## What is required
Reproduce only the lines below from the line containing "Glass Mosaic Tile" to the line containing "Bank Foreclosure for", exactly as written, with both end lines kept. Omit the pictures.

## Supplied material
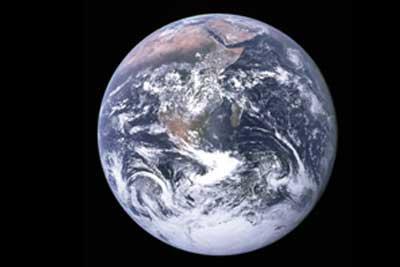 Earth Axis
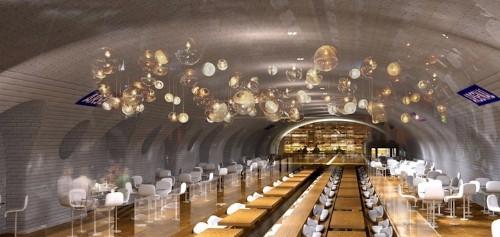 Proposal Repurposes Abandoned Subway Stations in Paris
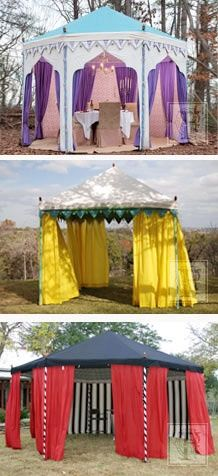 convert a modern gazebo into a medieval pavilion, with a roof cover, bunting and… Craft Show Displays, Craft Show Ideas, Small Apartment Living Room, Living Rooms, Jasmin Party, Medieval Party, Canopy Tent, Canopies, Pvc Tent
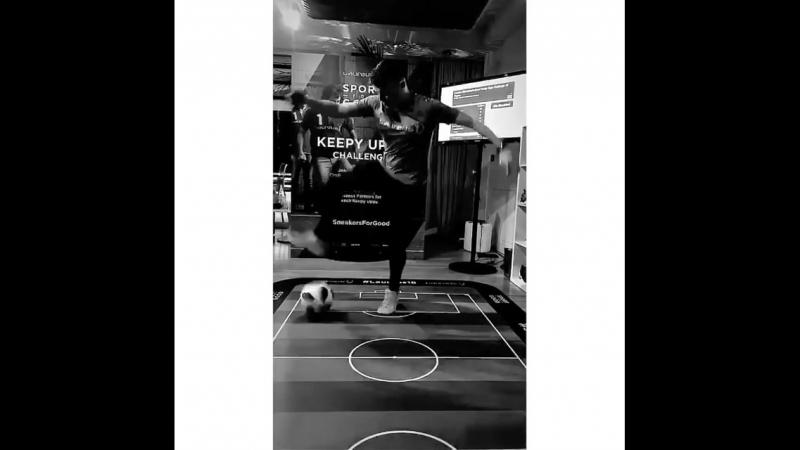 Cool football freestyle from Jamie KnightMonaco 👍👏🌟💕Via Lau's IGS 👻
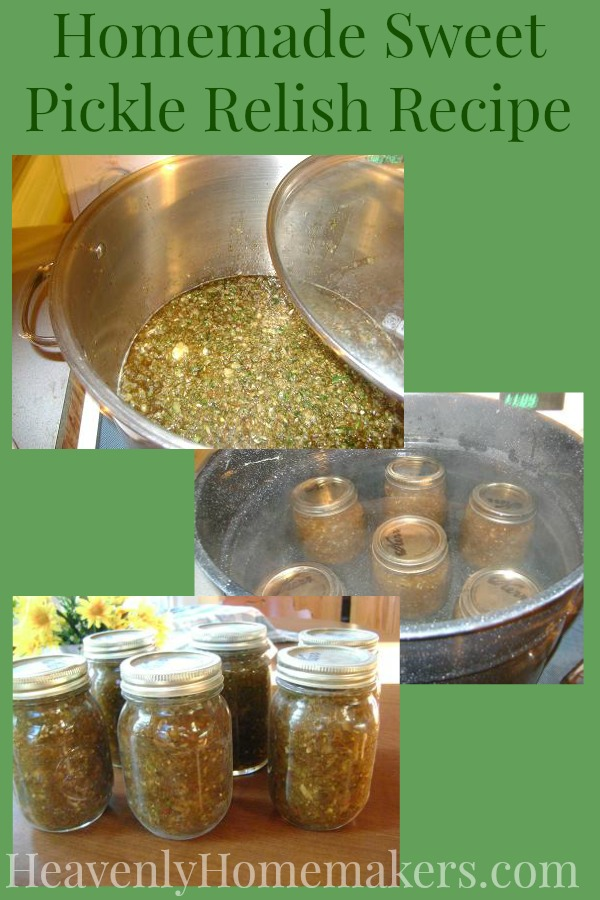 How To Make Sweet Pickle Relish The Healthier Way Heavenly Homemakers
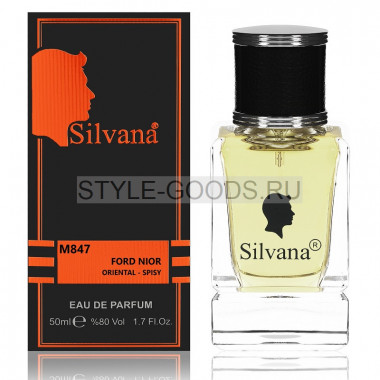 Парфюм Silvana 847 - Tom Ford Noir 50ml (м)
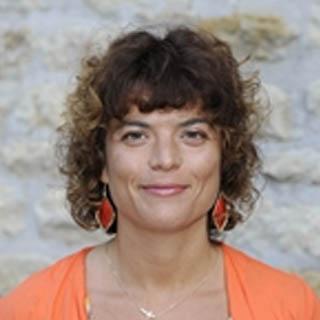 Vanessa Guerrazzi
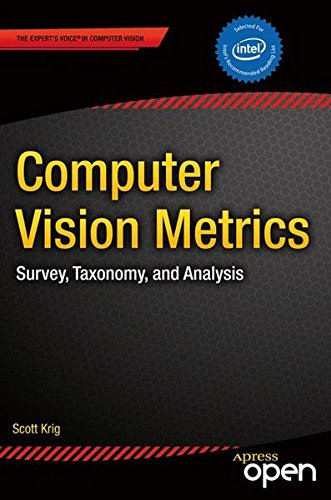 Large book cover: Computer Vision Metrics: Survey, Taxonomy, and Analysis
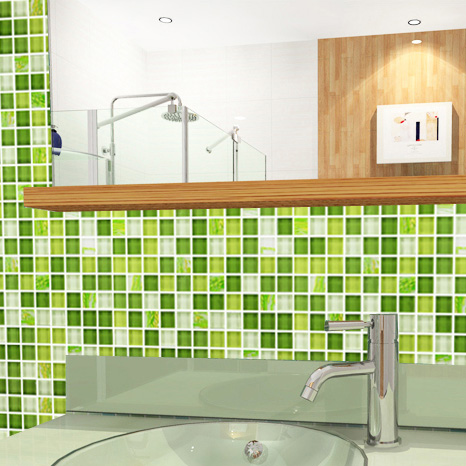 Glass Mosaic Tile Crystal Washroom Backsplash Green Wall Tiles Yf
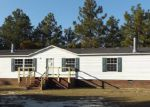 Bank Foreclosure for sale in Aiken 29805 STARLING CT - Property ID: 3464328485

* * *

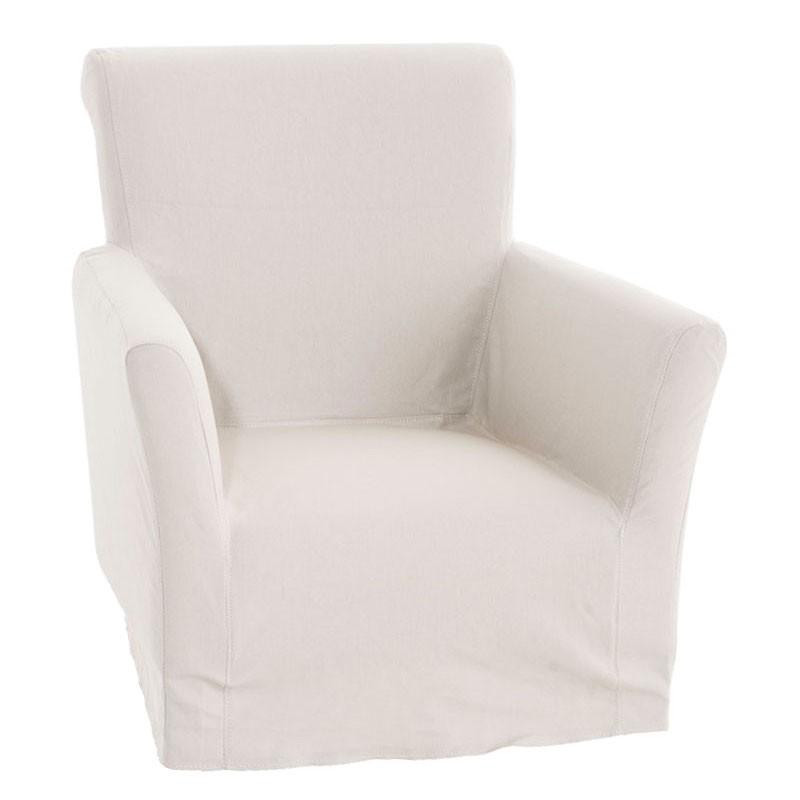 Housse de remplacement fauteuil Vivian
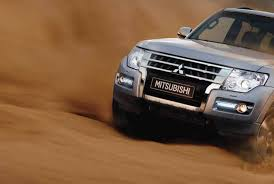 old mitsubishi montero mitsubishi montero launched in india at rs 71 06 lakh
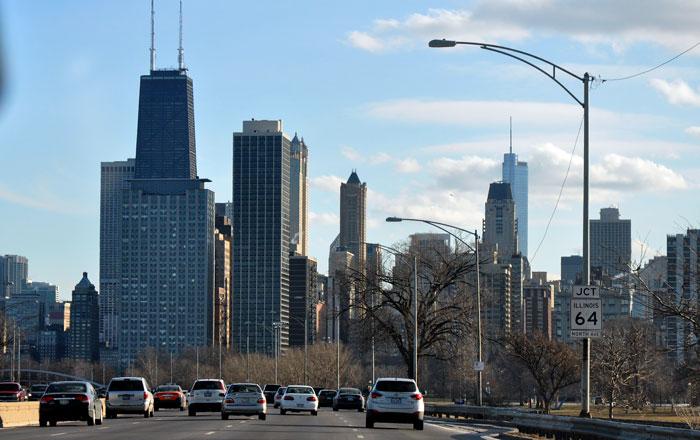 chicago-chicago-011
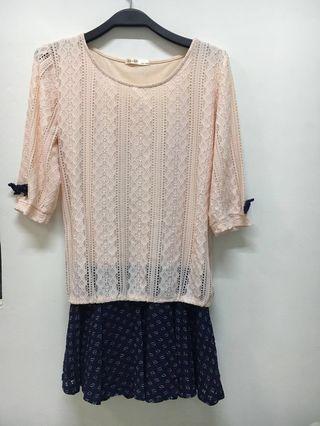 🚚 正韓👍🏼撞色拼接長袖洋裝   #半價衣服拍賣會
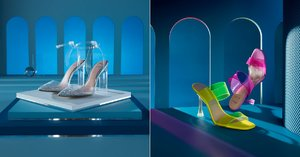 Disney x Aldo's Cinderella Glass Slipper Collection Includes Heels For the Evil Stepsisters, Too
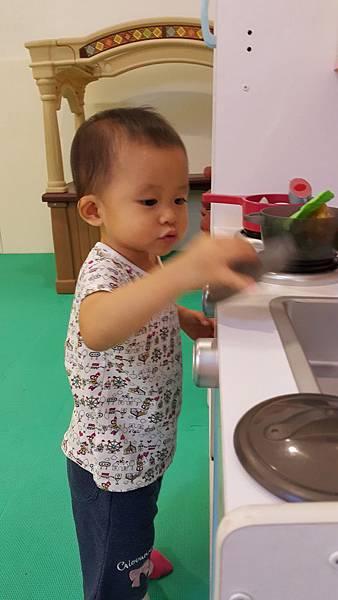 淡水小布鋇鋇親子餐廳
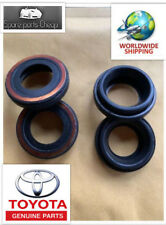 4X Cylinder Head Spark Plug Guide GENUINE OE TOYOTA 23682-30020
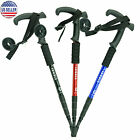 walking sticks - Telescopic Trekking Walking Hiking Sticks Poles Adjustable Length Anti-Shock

## Response to this exercise
 Glass Mosaic Tile Crystal Washroom Backsplash Green Wall Tiles Yf
 Bank Foreclosure for sale in Aiken 29805 STARLING CT - Property ID: 3464328485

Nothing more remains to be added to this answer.